Rozpoznać Pana
Wyciszmy się, wsłuchajmy się, aby ocenić, czy to czas postu czy zabawy. Faryzeusze czekając na Boga, nie zauważyli Go. Oczekiwali wytwornego panicza, a dostali skromnego Cieślę, którego nie przyjęli.
2024-01-15
Komentarz do fragmentu Ewangelii Mk 2, 18-22
II tydzień zwykły
Wszystko w życiu ma swój czas. Czas wyznaczony przez Boga na wypełnienie konkretnych zadań. Bo po cóż żyjemy, jeśli nie po to, aby wypełnić wolę Boga? On mówił i mówi nieustannie. Wyciszmy się, wsłuchajmy się, aby ocenić, czy to czas postu czy zabawy. Faryzeusze czekając na Boga, nie zauważyli Go. Oczekiwali wytwornego panicza, a dostali skromnego Cieślę, którego nie przyjęli. Ich pycha przyćmiła rozsądek. Czy będziemy tymi ludźmi, którzy według wizji św. siostry Faustyny roztańczeni wpadają w przepaść czy wspinają się krętą ścieżką ku Niebu?

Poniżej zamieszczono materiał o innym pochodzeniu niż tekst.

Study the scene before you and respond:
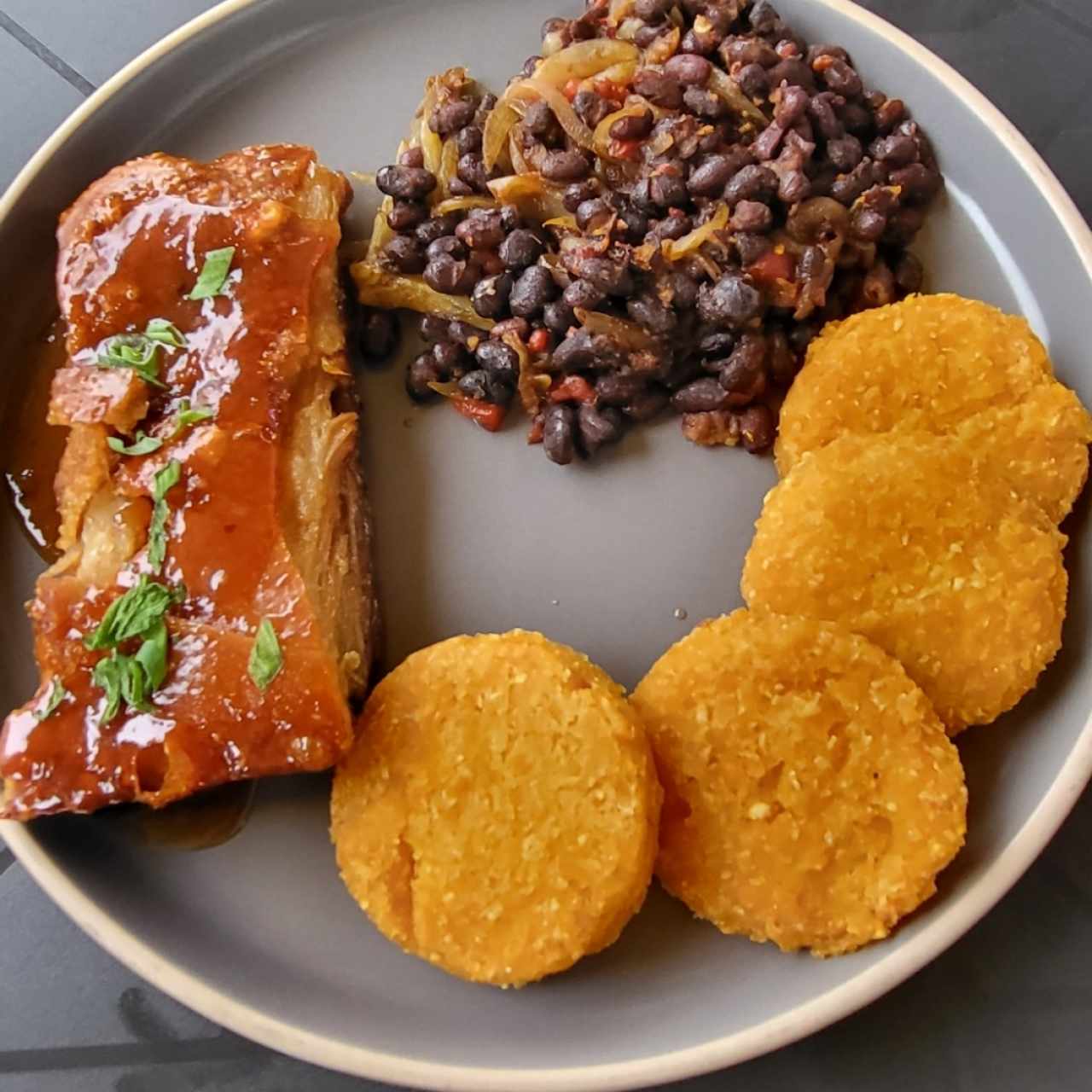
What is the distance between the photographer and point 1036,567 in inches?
111

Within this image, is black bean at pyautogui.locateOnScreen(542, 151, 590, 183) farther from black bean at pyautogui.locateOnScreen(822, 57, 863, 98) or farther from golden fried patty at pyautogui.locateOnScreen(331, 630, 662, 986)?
golden fried patty at pyautogui.locateOnScreen(331, 630, 662, 986)

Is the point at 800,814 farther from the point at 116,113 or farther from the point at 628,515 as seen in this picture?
the point at 116,113

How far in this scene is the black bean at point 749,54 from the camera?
10.7 ft

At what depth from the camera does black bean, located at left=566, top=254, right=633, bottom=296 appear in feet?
10.2

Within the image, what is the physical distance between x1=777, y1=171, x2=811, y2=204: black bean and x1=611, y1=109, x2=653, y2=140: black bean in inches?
16.8

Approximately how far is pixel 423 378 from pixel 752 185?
1125 millimetres

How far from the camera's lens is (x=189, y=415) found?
2.98 metres

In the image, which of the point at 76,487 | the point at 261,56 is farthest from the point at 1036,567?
the point at 261,56

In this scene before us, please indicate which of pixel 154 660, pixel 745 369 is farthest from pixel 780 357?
pixel 154 660

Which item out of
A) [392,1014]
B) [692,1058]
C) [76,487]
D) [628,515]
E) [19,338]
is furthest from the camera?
[19,338]

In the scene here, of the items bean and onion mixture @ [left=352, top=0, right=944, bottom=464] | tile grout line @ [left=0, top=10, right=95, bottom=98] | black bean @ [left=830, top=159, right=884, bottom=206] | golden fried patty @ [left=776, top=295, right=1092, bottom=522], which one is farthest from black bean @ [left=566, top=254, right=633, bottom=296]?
tile grout line @ [left=0, top=10, right=95, bottom=98]

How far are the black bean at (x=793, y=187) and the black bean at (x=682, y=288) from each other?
341mm

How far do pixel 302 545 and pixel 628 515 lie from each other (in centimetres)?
95

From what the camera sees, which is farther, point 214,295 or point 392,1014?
point 214,295
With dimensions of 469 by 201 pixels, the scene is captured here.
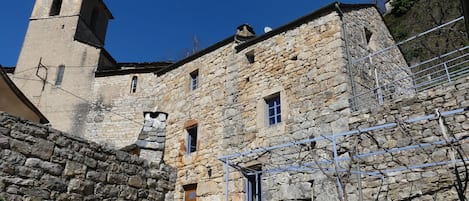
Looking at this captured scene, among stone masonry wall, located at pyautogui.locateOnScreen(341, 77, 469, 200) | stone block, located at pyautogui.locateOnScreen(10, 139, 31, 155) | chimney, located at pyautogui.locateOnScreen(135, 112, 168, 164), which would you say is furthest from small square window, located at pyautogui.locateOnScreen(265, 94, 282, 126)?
stone block, located at pyautogui.locateOnScreen(10, 139, 31, 155)

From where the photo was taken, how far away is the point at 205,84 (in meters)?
10.9

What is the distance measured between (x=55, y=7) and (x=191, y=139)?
12996 mm

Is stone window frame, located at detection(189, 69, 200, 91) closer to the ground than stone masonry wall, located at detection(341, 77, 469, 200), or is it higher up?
higher up

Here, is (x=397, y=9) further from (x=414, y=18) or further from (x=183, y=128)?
(x=183, y=128)

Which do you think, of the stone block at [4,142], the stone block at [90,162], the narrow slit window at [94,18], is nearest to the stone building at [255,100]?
the stone block at [90,162]

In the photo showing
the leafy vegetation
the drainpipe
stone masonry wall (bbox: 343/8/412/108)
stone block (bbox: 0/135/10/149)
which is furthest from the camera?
the leafy vegetation

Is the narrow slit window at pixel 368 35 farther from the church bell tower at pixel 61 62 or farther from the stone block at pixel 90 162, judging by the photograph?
the church bell tower at pixel 61 62

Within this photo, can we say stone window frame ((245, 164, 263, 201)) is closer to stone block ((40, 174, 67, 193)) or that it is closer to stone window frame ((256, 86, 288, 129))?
stone window frame ((256, 86, 288, 129))

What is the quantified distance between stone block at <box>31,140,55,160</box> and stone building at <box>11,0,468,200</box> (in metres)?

Tak myślę, że robiąc w gruncie dobre rzeczy, ale po swojemu (nie słuchając podszeptów Ducha Świętego) może nam się wydawać, że wspinamy się ścieżką do Nieba, a ostatecznie okaże się, że runiemy w przepaść z roztańczonym, próżnym tłumem. Bo czy narzędzie zastanawia się jak wykonać pracę, czy jest po prostu narzędziem w rękach rzemieślnika? Narzędzie daje się prowadzić. Dajmy się prowadzić Bogu.